Barkan likens his joining of the boycott movement to the “whites who denounced their apartheid privileges and joined the black struggle in South Africa”.

When I cringe at the “a-word,” apartheid, Barkan counters: “Israel clearly falls under the legal definition of the ‘crime of apartheid’ as defined in the Rome Statute.”

‘Never again to anybody’

Some oppose BDS because it includes recognition of the Palestinian right of return. These critics say that the demographic shift would impinge on Jewish self-determination. But Barkan argues that “the underlying foundation [of the movement] is universally recognised human rights and international law”.

He emphasises that BDS respects human rights for both Palestinians and Jews and includes proponents of a bi-national, democratic state as well as those who believe a two-state solution is the best answer to the conflict.

He also stresses that BDS is not anti-Semitic. Nor is it anti-Israeli.

“The boycott campaign is not targeting Israelis; it is targeting the criminal policies of Israel and the institutions that are complicit, not individuals,” he says.

“So let’s say an Israeli academic or musician goes abroad and he is turned away from a conference or a venue just because he’s Israeli … ” I begin to ask.

“No, no, this doesn’t fall under the [boycott guidelines],” Barkan says.

“Because that’s not a boycott.
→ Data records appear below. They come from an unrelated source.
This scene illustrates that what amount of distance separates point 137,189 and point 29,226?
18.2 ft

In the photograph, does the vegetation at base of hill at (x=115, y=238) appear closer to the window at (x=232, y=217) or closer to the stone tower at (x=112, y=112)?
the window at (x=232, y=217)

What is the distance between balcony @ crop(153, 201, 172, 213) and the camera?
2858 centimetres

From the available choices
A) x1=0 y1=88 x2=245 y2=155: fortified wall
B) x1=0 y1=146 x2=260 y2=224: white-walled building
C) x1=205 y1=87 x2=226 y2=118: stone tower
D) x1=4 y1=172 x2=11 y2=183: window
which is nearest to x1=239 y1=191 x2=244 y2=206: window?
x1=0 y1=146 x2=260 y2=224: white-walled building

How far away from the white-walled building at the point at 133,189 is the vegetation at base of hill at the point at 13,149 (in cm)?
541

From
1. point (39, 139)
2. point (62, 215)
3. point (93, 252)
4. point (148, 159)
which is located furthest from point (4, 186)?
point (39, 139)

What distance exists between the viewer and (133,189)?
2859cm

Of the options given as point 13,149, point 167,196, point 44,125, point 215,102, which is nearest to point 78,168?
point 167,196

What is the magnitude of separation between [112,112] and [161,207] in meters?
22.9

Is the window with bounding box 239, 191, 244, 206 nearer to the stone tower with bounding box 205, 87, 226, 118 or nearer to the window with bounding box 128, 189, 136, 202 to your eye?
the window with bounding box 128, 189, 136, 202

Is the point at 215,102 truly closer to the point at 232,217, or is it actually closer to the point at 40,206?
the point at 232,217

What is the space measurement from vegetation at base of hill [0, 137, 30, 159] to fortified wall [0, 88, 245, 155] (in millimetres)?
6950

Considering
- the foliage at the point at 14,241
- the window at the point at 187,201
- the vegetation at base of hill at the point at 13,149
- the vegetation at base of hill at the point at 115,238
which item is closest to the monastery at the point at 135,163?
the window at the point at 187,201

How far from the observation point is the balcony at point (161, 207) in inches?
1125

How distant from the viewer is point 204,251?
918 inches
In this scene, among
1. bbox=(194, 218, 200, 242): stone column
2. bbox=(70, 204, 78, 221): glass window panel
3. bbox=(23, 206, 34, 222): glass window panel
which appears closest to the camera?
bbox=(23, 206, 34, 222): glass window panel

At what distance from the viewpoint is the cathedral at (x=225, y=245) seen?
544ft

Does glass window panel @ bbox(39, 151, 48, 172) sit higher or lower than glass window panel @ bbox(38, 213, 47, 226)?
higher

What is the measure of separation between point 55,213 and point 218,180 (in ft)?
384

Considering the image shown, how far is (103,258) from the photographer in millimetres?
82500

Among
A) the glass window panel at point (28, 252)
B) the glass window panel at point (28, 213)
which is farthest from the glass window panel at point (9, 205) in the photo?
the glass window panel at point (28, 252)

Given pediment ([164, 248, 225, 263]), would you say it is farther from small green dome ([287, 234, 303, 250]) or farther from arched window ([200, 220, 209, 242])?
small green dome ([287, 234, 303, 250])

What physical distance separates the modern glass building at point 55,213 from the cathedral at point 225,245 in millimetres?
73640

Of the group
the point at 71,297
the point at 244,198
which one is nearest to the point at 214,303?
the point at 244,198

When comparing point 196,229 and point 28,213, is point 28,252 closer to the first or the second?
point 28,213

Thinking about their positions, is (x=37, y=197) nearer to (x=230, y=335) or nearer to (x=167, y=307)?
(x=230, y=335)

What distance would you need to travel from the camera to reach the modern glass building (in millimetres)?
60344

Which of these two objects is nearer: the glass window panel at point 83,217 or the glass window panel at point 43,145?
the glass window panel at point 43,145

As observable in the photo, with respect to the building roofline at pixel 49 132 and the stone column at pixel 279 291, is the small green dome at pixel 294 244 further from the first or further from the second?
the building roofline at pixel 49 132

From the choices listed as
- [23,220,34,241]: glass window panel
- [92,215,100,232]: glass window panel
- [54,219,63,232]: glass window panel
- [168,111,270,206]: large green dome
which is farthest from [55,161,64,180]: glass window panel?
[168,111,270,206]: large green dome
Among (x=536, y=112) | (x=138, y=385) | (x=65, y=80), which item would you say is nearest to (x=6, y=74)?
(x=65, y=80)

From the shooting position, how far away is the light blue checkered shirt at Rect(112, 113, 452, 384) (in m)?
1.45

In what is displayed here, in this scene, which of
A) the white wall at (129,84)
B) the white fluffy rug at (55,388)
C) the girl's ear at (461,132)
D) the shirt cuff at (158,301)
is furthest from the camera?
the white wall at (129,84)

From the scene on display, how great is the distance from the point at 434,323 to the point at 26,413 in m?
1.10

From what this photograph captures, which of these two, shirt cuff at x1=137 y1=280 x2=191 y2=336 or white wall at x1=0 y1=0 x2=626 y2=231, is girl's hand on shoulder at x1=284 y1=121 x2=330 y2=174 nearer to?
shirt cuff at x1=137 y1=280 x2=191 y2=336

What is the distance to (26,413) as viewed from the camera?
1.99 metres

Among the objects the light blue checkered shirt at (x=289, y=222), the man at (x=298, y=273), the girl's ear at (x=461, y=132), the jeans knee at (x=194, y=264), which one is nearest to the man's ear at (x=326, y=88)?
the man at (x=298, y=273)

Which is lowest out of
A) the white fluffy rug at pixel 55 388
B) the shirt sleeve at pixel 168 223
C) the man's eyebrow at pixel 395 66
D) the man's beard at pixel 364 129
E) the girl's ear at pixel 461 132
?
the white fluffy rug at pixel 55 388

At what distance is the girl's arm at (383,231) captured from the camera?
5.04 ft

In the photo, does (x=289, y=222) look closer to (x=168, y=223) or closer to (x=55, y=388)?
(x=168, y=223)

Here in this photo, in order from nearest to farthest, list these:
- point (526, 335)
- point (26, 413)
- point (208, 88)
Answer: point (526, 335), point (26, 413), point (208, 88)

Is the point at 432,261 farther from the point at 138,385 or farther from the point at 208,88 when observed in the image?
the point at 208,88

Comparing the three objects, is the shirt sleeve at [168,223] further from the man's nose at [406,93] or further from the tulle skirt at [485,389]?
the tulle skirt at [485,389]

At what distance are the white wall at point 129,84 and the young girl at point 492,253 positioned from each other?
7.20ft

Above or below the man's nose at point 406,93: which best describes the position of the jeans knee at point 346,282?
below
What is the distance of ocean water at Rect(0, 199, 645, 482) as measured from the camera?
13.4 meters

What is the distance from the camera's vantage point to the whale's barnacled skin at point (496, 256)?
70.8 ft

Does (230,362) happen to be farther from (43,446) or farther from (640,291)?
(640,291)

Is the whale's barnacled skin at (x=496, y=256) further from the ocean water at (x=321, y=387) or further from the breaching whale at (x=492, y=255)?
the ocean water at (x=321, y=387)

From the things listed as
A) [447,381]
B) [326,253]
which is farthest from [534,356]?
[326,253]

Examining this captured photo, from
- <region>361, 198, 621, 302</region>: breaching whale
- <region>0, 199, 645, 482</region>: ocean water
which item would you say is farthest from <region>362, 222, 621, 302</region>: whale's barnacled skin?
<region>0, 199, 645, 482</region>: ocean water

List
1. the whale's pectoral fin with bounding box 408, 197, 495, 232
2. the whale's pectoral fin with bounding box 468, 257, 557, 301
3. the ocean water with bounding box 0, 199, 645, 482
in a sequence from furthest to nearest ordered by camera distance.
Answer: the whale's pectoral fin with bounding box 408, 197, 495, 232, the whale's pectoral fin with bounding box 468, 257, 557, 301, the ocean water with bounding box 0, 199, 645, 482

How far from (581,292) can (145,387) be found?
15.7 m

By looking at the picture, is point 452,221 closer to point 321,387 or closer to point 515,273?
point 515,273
It’s racism,” I say.

“Exactly,” Barkan responds, adding that the Palestinian call for BDS is “a very responsible call” that “makes a differentiation between institutions and individuals and it is clearly a boycott of criminal institutions and their representatives”.

“Whenever there is a grey area,” he adds, “we take the gentler approach.”

Still, Barkan has faced criticism for his role in the boycott movement.

“My grandmother who went to Auschwitz tells me, ‘You can think whatever you want but don’t speak up about your politics because it’s not nice,’ I tell her, ‘You know who didn’t speak up 70 years ago.'”

Barkan adds: “I think that the main lesson to be learned from the Holocaust is ‘never again to anybody’ not ‘never again to the Jews.'”

Mya Guarnieri is a Tel Aviv-based journalist and writer.

The views expressed in this article are the author’s own and do not necessarily reflect Al Jazeera’s editorial policy.